## DIRECTIVE
Revise the rows below so that "volcanic island" becomes "rocky island" wherever it occurs, keeping everything else unchanged. Leave the pictures out of your answer.

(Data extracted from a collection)
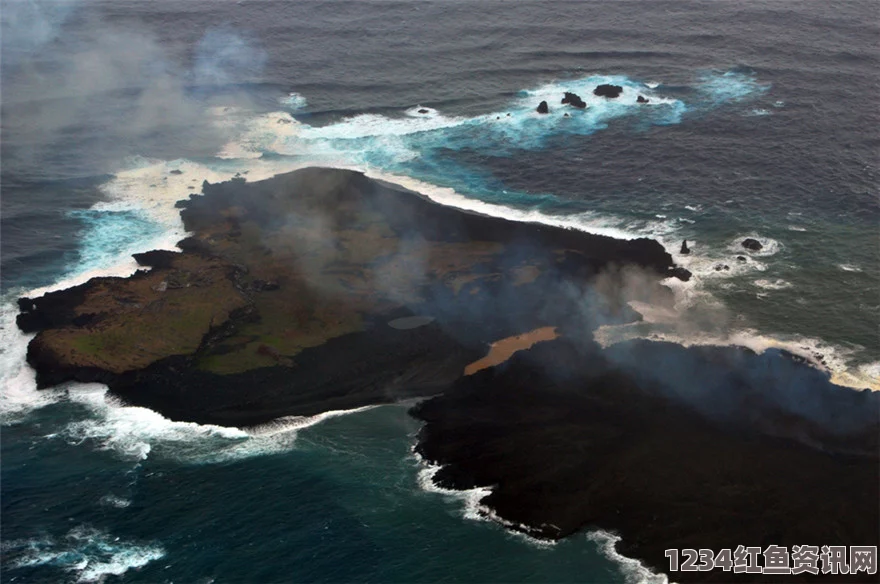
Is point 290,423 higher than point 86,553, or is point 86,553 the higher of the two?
point 290,423

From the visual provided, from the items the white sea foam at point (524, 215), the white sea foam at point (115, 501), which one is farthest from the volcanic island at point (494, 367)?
the white sea foam at point (115, 501)

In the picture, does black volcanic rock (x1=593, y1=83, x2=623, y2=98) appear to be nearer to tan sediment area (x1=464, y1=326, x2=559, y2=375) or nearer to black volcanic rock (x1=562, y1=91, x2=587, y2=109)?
black volcanic rock (x1=562, y1=91, x2=587, y2=109)

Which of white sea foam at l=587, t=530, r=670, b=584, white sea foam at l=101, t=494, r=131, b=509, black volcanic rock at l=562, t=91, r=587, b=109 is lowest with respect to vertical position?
white sea foam at l=587, t=530, r=670, b=584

## EXERCISE OUTPUT
Is point 290,423 higher than point 86,553, or is point 86,553 the higher of the two?
point 290,423

From the visual provided, from the items the white sea foam at point (524, 215), the white sea foam at point (115, 501), which one is farthest from the rocky island at point (494, 367)?
the white sea foam at point (115, 501)

In the picture, does black volcanic rock (x1=593, y1=83, x2=623, y2=98) appear to be nearer to tan sediment area (x1=464, y1=326, x2=559, y2=375) or nearer to black volcanic rock (x1=562, y1=91, x2=587, y2=109)?
black volcanic rock (x1=562, y1=91, x2=587, y2=109)

Which of white sea foam at l=587, t=530, r=670, b=584, white sea foam at l=101, t=494, r=131, b=509, black volcanic rock at l=562, t=91, r=587, b=109 is lowest with respect to vertical position?
white sea foam at l=587, t=530, r=670, b=584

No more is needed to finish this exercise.